Image credits: Hope not Hate

Remain. Stand for Democracy.

“Ah, thanks to the EU referendum we are going to see some democracy at last. In fact, we are recovering our democracy. We have had enough of the European Union”, said a Leave supporter to me last week.

What a misguided idea!

The EU is an organisation made up by National Governments. All the important EU laws, the EU Treaties, have to be passed by each one of the European Governments, including our own Government in the UK.

It is up to individual countries (the EU has no say on this) to decide how these European Treaties are approved internally, at the national level. In our case, it is our MPs in Westminster who have voted in favour of every single one of the EU treaties, often following tough negotiations, for the last 40 years. The Treaty of Maastricht, The Treaty of Nice, The Treaty of Lisbon were signed by a British Prime Minister following parliamentary debate in the UK.

In other countries like Ireland, for the approval of the EU treaties a popular referendum is required. In the UK, we trust, naively, the solidity and transparency of our national parliamentary system.

People who think that our lack of democracy in the UK comes from being part of the EU do not understand where the problem stems from. Someone said to me recently:

“We (the British) are the architects of democracy”.

I said to myself:

“I can’t see the architects of this fine building in need of serious refurbishment around. They must be dead by the age of the construction. This guy has not ever heard of Private Eye”.

We are at the heart of Europe. That is an economic, social, historical, cultural and political fact that we cannot hide under the carpet by detaching ourselves from the EU. We are no Switzerland or Norway. We are the second largest member of the Union. It is true that we need to build a better EU, but that only can be done from the inside, not by leaving.

And what about our sovereignty?

In order to have a better national democracy and a more effective control of our UK affairs the first thing we need to do is to vote for Remain and don’t distract our attention with painful and economically uncertain renegotiations of trade treaties, which could take many years, and huge internal changes to our EU laws, which frankly, are there for a reason (protecting the environment, consumers, workers…) and do not prevent us from improving our national democracy at all.

This EU referendum is not part of a plan to improve the way the UK political system works. The Tories and UKIP, promoters of this plebiscite, have no intention to hold any more referendums on other matters. If anything, sadly, this “democratic” referendum experience may put people off direct democracy, and democracy altoghether.
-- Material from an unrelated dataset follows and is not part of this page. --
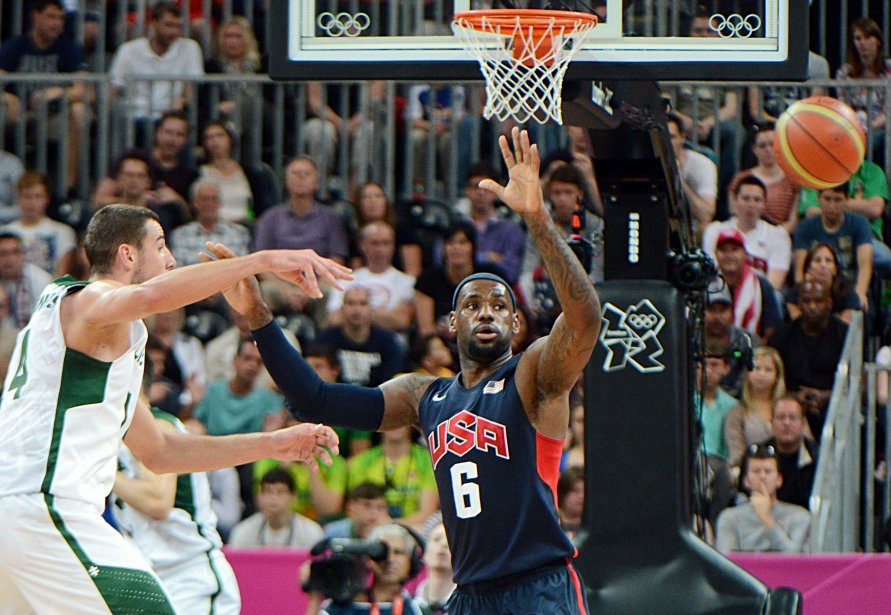 LeBron James s'est levé pour les États-Unis contre la surprenante Lituanie. | 4 août 2012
Bear in mind that it is very difficult to make an informed and rational decision in complex issues such as leaving the EU in such a short period of time. One thing is voting for your MP, who you can meet and like or dislike. Another is being asked to make a one-off, one-in-a-life-time decision which would test anyone’s combined critical understanding of History, Economics, Politics, Business, Human Geography and Law, all in a UK, European and international context.

The vast majority of people in this country are not used to research, debate and decide anything political. We are only expected to vote every 5 years in the General Elections. Only a tiny minority of people are actively involved in political campaigning and debate. The percentages of participation in the General Elections are not impressive. Around 40% of people don’t bother. In the case of local elections and the referendum on proportional representation (2011) the levels of engagement are simply a shame in our UK political system (around 25% vote in local elections). We live, like in most other Western countries, in a very “laid back democracy”.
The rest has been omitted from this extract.